YouTube video shows how not to deal with an elephant

2014-01-15 00:00

“F*** they are brave” is one of the sentiments expressed on a YouTube video as tourists in a blue hatchback tried to pass a wounded bull elephant walking on a dirt road in the Kruger Park.

Seventy-nine seconds later the amateur videographer first urges a man called Ben to reverse and then, as the elephant rolls the blue Golf over in the dust, yells at Ben to “Drive! Drive! Drive!”.

Jans de Klerk, a South African who lives in the UK, and his fiancée Sarah Brooks was attacked by the bull.

Brooks was seriously injured when one of the elephant’s tusks penetrated the back of her hip. She was discharged from the Nelspruit Medi-Clinic a week later. The driver, De Klerk, was not seriously injured.

His attempt to pass the bull was captured by a group of unidentified people in a vehicle about 100 metres behind them. They quickly realised De Klerk was not an old hand at elephant encounters of the closer kind.

On the video a woman says “Do they want to pass the elephant? That won’t be clever.”

A man’s voice warns the driver, Ben, to keep watching the elephant. A woman’s voice adds: “If they do something stupid, we must reverse immediately. Keep your distance.”

As the tension escalates, the women all plead with Ben to reverse and then gasp as De Klerk fails to reverse when the bull challenges his car.

As Ben finally reverses rapidly, a woman says: “Guys, he will murder them.”

As the bull starts to gore the hatchback, one woman’s voice says: “They’re dead, they’re dead. His thing is in”.

The video has since joined the scores of other “elephant attacks car” videos on YouTube. It was uploaded by Kruger Sightings, a website where visitors to the Kruger Park can post images of the animals they caught on camera.

Kruger Sightings said the video was made two weeks ago.

Acting spokesperson for the Kruger Park, Lerato Mathole, said it was decided to shoot the elephant bull because the injuries it had suffered before the attack would have led to his death.

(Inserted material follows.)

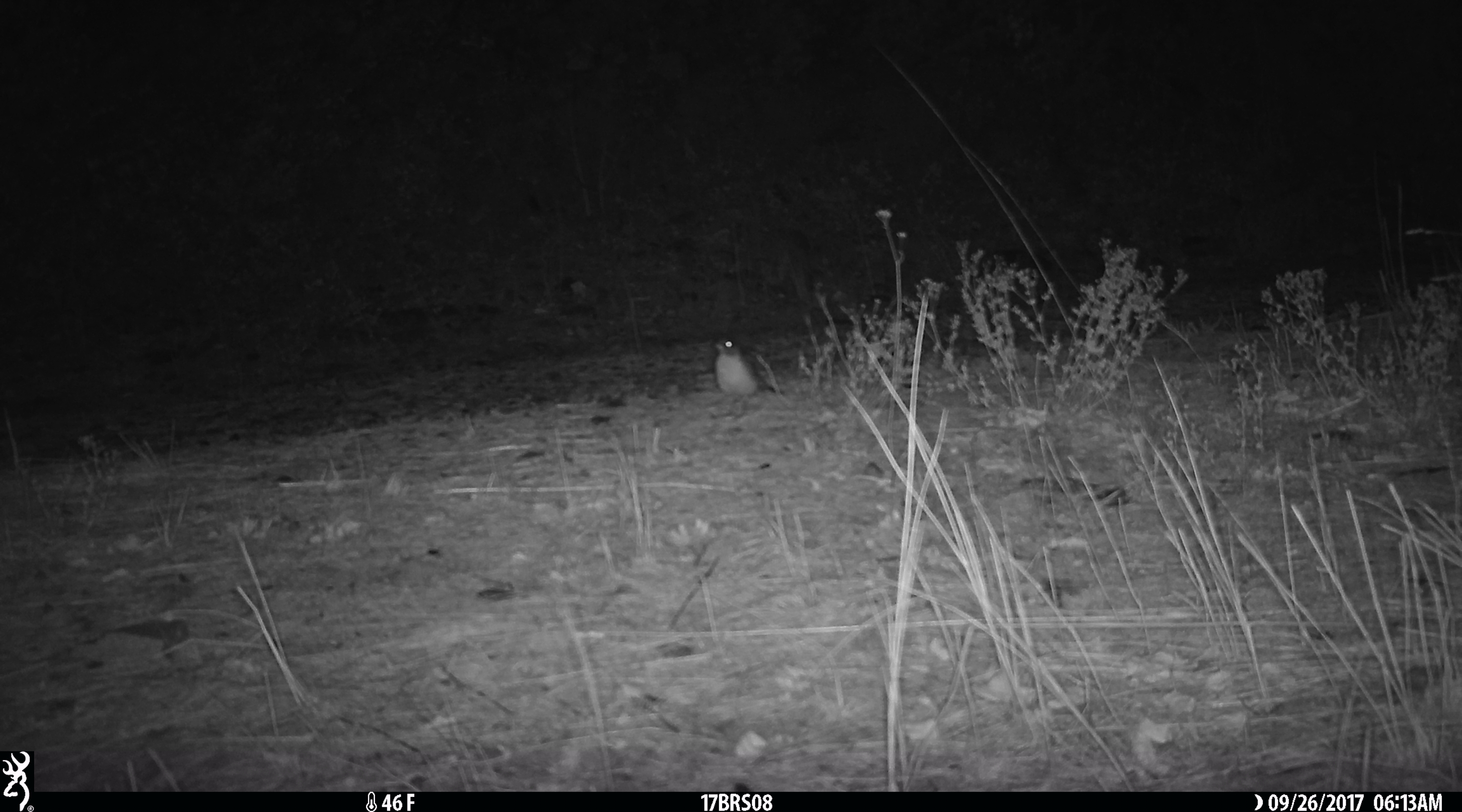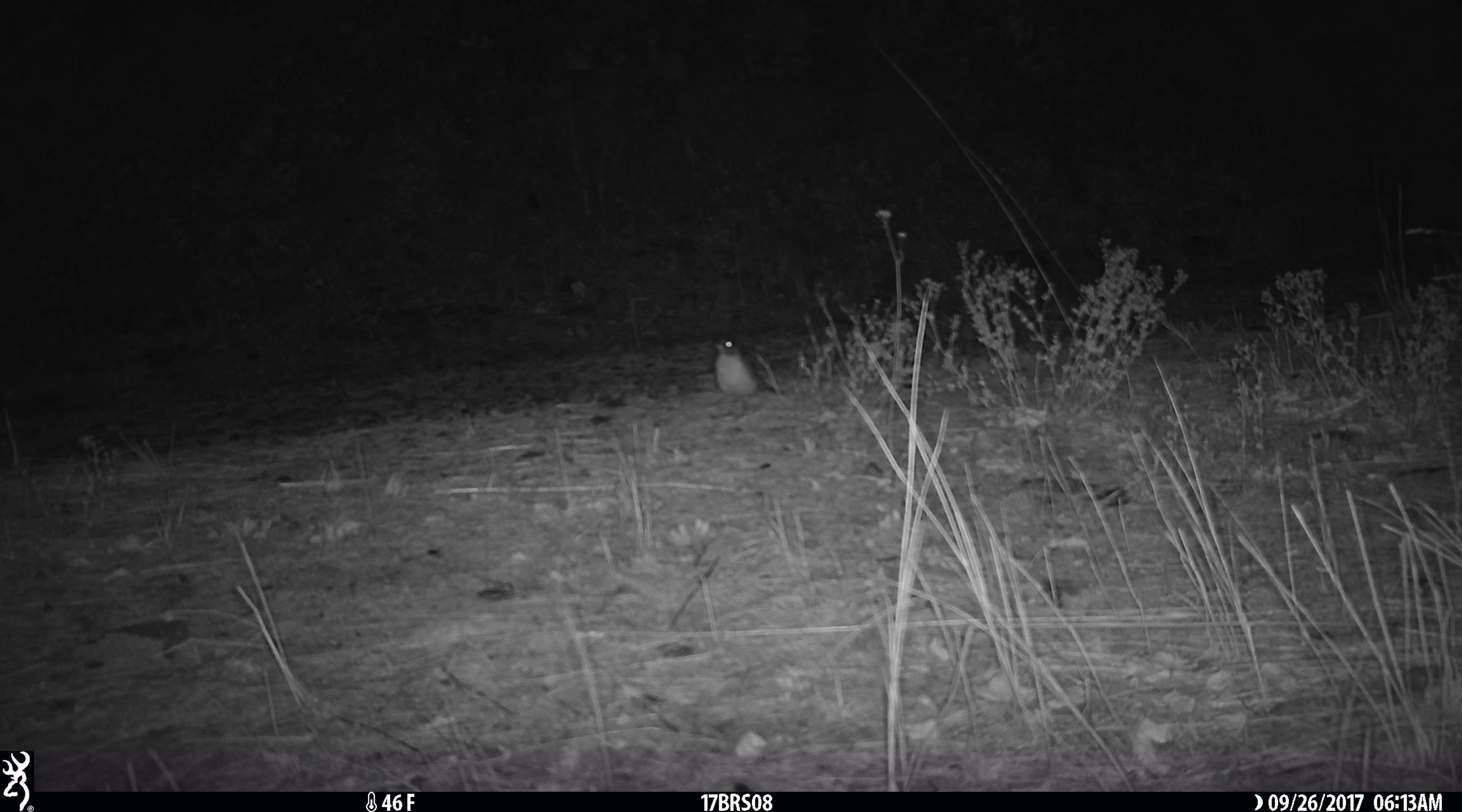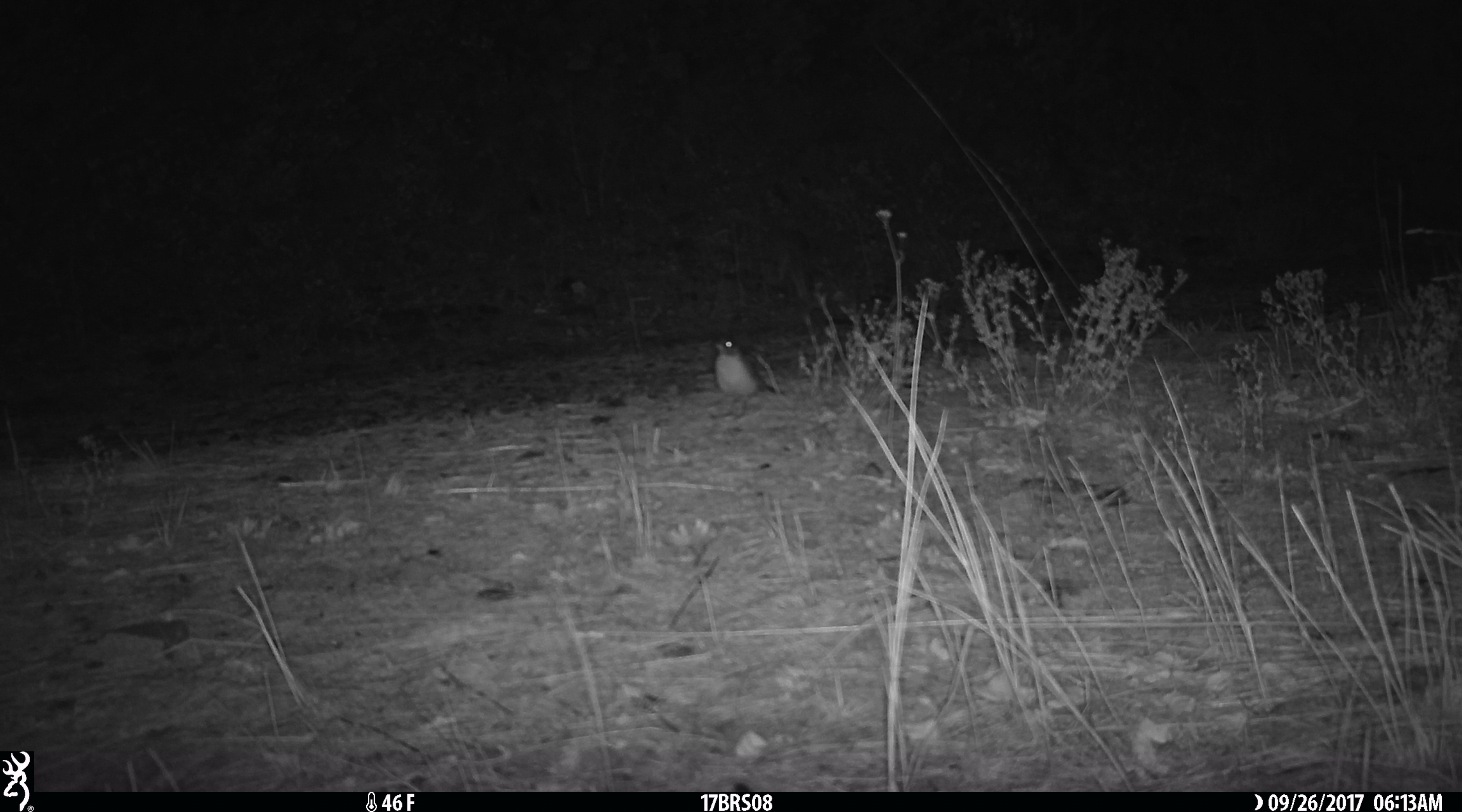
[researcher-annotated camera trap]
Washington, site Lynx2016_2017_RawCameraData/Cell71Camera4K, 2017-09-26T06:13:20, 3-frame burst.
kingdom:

“The injuries could have affected his behaviour. He was also in musth.” Bulls in musth are always highly aggressive with very high testosterone levels.

Mabasa said tourists must take heed of an elephant’s first warnings. The elephant that attacked De Klerk and Brooks had twice flapped its ears at the car to get it to back off.

“I saw the video and also saw how the tourists did not really make way when the elephant warned them.”

Mabasa said the biggest mistake tourists make was to get into an animal’s safe zone to take a good photo.

“An elephant will attack if it sees you as a threat,” he said.

Mathole said De Klerk and Brooks had already returned to the UK.

Kruger Sightings said the group who had made the video of the attack wanted to remain anonymous and did not want to grant interviews.

The Kruger Park had three elephant attacks last year.